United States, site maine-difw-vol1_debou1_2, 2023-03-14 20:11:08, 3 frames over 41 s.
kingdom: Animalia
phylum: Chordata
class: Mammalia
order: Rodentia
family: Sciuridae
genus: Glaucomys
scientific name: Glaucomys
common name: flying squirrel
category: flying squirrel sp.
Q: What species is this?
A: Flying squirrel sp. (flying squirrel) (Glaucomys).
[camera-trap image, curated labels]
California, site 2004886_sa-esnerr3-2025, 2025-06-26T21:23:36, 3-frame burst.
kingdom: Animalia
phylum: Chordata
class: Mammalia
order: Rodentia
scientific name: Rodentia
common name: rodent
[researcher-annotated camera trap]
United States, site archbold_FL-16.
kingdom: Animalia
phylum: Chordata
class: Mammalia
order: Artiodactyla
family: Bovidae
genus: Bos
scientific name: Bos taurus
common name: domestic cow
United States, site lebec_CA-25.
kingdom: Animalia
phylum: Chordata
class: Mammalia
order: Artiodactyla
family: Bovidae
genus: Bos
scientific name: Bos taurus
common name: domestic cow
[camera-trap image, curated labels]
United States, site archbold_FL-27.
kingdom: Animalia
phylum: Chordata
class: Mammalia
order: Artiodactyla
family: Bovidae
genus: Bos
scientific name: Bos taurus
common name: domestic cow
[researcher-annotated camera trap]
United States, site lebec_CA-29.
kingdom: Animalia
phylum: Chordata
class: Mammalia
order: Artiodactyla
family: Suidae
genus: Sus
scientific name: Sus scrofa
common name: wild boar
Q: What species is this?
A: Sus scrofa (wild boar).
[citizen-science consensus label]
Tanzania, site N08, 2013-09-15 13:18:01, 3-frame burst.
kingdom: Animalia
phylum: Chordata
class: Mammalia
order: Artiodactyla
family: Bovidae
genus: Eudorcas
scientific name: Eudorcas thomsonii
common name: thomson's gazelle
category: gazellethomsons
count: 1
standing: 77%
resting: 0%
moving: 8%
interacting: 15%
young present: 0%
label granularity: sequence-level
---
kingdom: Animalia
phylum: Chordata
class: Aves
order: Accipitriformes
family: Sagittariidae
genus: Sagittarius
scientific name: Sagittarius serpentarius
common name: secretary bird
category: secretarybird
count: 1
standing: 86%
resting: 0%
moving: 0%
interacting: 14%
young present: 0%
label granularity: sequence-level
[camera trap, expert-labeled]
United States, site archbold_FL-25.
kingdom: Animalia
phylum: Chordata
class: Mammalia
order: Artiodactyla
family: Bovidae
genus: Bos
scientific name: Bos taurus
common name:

__________________________________________________

:: Task item ::
Write the data out again, verbatim.

:: Output ::
United States, site maine-difw-vol1_debou1_2, 2023-03-14 20:11:08, 3 frames over 41 s.
kingdom: Animalia
phylum: Chordata
class: Mammalia
order: Rodentia
family: Sciuridae
genus: Glaucomys
scientific name: Glaucomys
common name: flying squirrel
category: flying squirrel sp.
Q: What species is this?
A: Flying squirrel sp. (flying squirrel) (Glaucomys).
[camera-trap image, curated labels]
California, site 2004886_sa-esnerr3-2025, 2025-06-26T21:23:36, 3-frame burst.
kingdom: Animalia
phylum: Chordata
class: Mammalia
order: Rodentia
scientific name: Rodentia
common name: rodent
[researcher-annotated camera trap]
United States, site archbold_FL-16.
kingdom: Animalia
phylum: Chordata
class: Mammalia
order: Artiodactyla
family: Bovidae
genus: Bos
scientific name: Bos taurus
common name: domestic cow
United States, site lebec_CA-25.
kingdom: Animalia
phylum: Chordata
class: Mammalia
order: Artiodactyla
family: Bovidae
genus: Bos
scientific name: Bos taurus
common name: domestic cow
[camera-trap image, curated labels]
United States, site archbold_FL-27.
kingdom: Animalia
phylum: Chordata
class: Mammalia
order: Artiodactyla
family: Bovidae
genus: Bos
scientific name: Bos taurus
common name: domestic cow
[researcher-annotated camera trap]
United States, site lebec_CA-29.
kingdom: Animalia
phylum: Chordata
class: Mammalia
order: Artiodactyla
family: Suidae
genus: Sus
scientific name: Sus scrofa
common name: wild boar
Q: What species is this?
A: Sus scrofa (wild boar).
[citizen-science consensus label]
Tanzania, site N08, 2013-09-15 13:18:01, 3-frame burst.
kingdom: Animalia
phylum: Chordata
class: Mammalia
order: Artiodactyla
family: Bovidae
genus: Eudorcas
scientific name: Eudorcas thomsonii
common name: thomson's gazelle
category: gazellethomsons
count: 1
standing: 77%
resting: 0%
moving: 8%
interacting: 15%
young present: 0%
label granularity: sequence-level
---
kingdom: Animalia
phylum: Chordata
class: Aves
order: Accipitriformes
family: Sagittariidae
genus: Sagittarius
scientific name: Sagittarius serpentarius
common name: secretary bird
category: secretarybird
count: 1
standing: 86%
resting: 0%
moving: 0%
interacting: 14%
young present: 0%
label granularity: sequence-level
[camera trap, expert-labeled]
United States, site archbold_FL-25.
kingdom: Animalia
phylum: Chordata
class: Mammalia
order: Artiodactyla
family: Bovidae
genus: Bos
scientific name: Bos taurus
common name:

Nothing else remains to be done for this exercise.